The endForEach node is auto-completed by the engine. It doesn't execute any logic — it's purely a structural marker.
graph
.node("get_users")
.get("https://api.example.com/users")
.end()
.forEach("process_users")
.withItems("{{ results.get_users.data.users }}")
.withDependencies(["get_users"])
.withConcurrency(5)
.end()
// runs inside each child workflow
.node("enrich_user")
.post("https://api.example.com/enrich")
.withDependencies(["process_users"])
.withBody({
id: "{{ row.data.id }}",
email: "{{ row.data.email }}"
})
.end()
// close the loop
.endForEach("process_users_end")
.closes("process_users")
.withDependencies(["enrich_user"])
.end()
// continuation — runs once in parent
.node("send_summary")
.post("https://api.example.com/summary")
.withDependencies(["process_users_end"])
.withBody({
total: "{{ results.process_users.data.totalItems }}",
enriched: "{{ results.process_users.data.items }}"
})
.end()
Aggregated result shape
After all children complete, the forEach node's result is available to continuation nodes at results.<forEachId>.data:
Aggregated result
{
"totalItems": 3,
"successfulItems": 3,
"failedItems": [],
"items": [
{ "index": 0, "nodeId": "enrich_user", "data": { "enriched": true, "score": 92 } },
{ "index": 1, "nodeId": "enrich_user", "data": { "enriched": true, "score": 78 } },
{ "index": 2, "nodeId": "enrich_user", "data": { "enriched": true, "score": 85 } }
]
}
| Field | Description |
|---|---|
forEachId | The id of the forEach node this endForEach closes. Required. |
dependencies | Must reference the last node(s) inside the forEach loop. |
If you don't need continuation nodes (i.e., the forEach is the last step), you don't need an endForEach node. It's only required when you have nodes that should run after the loop completes.
Source iterator nodes
A source iterator reads rows from a data source (such as Google Sheets) and spawns one child workflow per row. Each child workflow has access to the current row via {{ row.data.columnName }} and the zero-based index via {{ row.index }}.
Source iterators cannot have dependencies. They always run at the start of the workflow.
Destination nodes
A destination node writes results back to a data destination such as Google Sheets.

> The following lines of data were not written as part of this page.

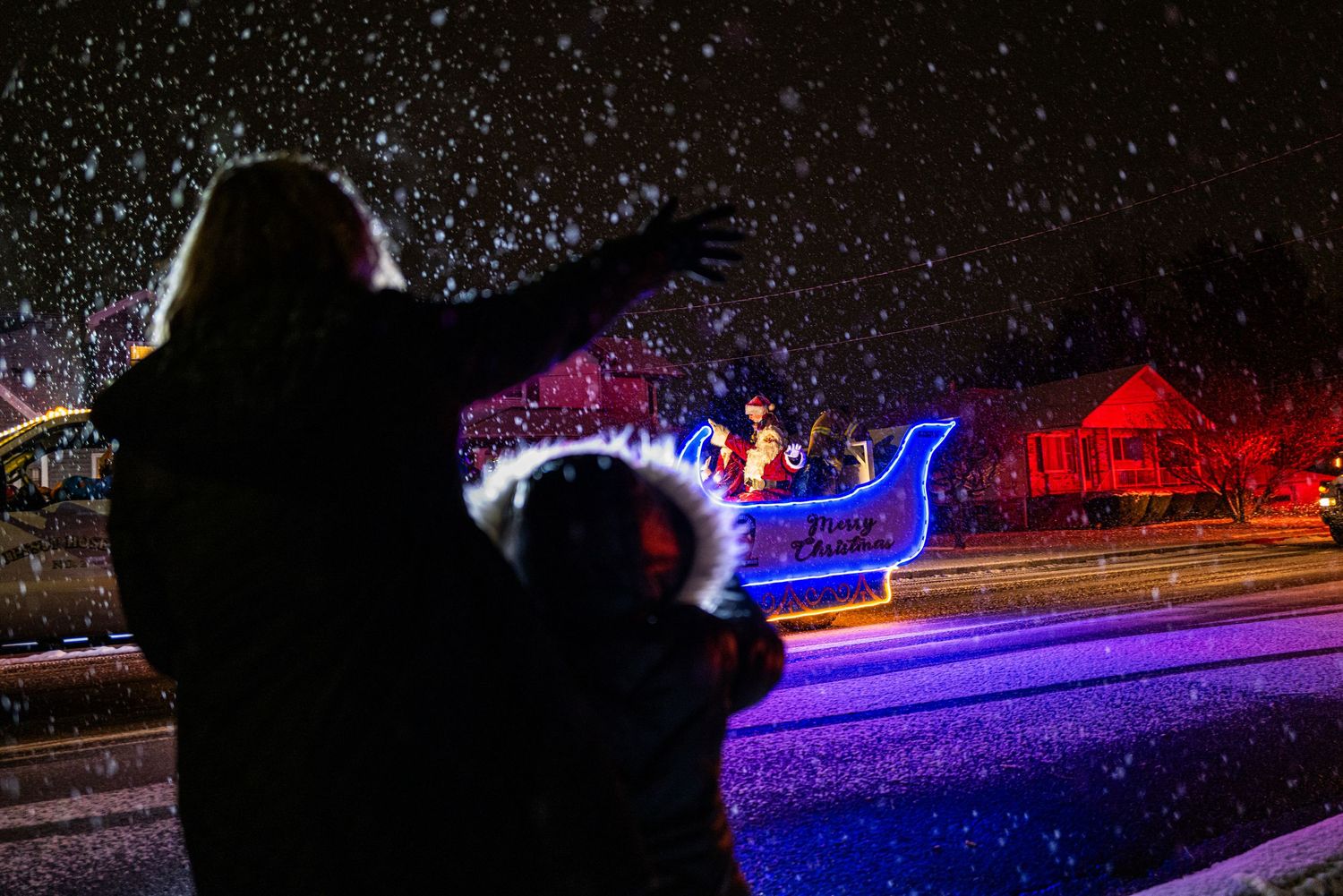 Colorful holiday light display illuminating a path through trees and buildings at night.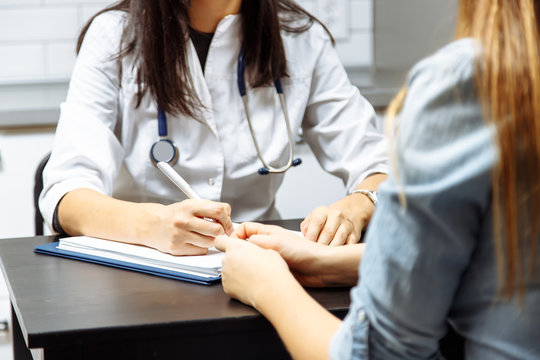 Close up of a female doctor filling up an application form while consulting patient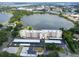 An aerial shot displays a building next to a lake surrounded by lush landscape at 700 Mirror Nw Ter # 505, Winter Haven, FL 33881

You define column mappings using a cellValues array, where each entry maps a column name to a value (which can include template expressions referencing upstream node results).
Confirmation nodes
A confirmation node pauses the workflow and waits for human approval before continuing. Downstream nodes remain blocked until the confirmation signal is received through the Graph Compose dashboard or API.
graph
.confirmation("approve_order")
.withDependencies(["review_order"])
.end()
Confirmation nodes do not require an HTTP configuration. They are a control flow mechanism that blocks execution until a signal is received.
ADK nodes
An ADK (Agent Development Kit) node runs a multi-agent AI workflow within a single Graph Compose node. An ADK node contains agent definitions (LLM, Sequential, Parallel, and Loop agents), tool configurations, and orchestration logic.
ADK nodes integrate with the rest of your workflow graph. They can depend on HTTP nodes, access context and upstream results, and have downstream nodes that depend on their output.